## Supplied material
◇ ◇ ◇ ◇ ◇ ◇ ◇
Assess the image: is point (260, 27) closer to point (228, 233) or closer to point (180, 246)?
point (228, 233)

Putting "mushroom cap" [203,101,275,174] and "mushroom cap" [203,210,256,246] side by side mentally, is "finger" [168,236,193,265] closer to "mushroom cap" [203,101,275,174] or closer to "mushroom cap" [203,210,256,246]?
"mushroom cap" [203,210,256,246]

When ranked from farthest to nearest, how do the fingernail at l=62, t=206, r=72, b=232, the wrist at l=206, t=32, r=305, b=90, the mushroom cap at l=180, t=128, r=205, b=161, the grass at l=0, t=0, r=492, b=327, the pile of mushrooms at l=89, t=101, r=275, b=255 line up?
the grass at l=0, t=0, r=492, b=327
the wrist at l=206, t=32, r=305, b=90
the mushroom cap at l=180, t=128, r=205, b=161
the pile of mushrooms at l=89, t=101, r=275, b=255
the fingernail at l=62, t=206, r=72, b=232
◇ ◇ ◇ ◇ ◇ ◇ ◇
## To do
Rewrite the material from the line containing "When ranked from" through the end of the material, substituting "most distant" for "farthest" and keeping everything else the same.

## Solution for this task
When ranked from most distant to nearest, how do the fingernail at l=62, t=206, r=72, b=232, the wrist at l=206, t=32, r=305, b=90, the mushroom cap at l=180, t=128, r=205, b=161, the grass at l=0, t=0, r=492, b=327, the pile of mushrooms at l=89, t=101, r=275, b=255 line up?
the grass at l=0, t=0, r=492, b=327
the wrist at l=206, t=32, r=305, b=90
the mushroom cap at l=180, t=128, r=205, b=161
the pile of mushrooms at l=89, t=101, r=275, b=255
the fingernail at l=62, t=206, r=72, b=232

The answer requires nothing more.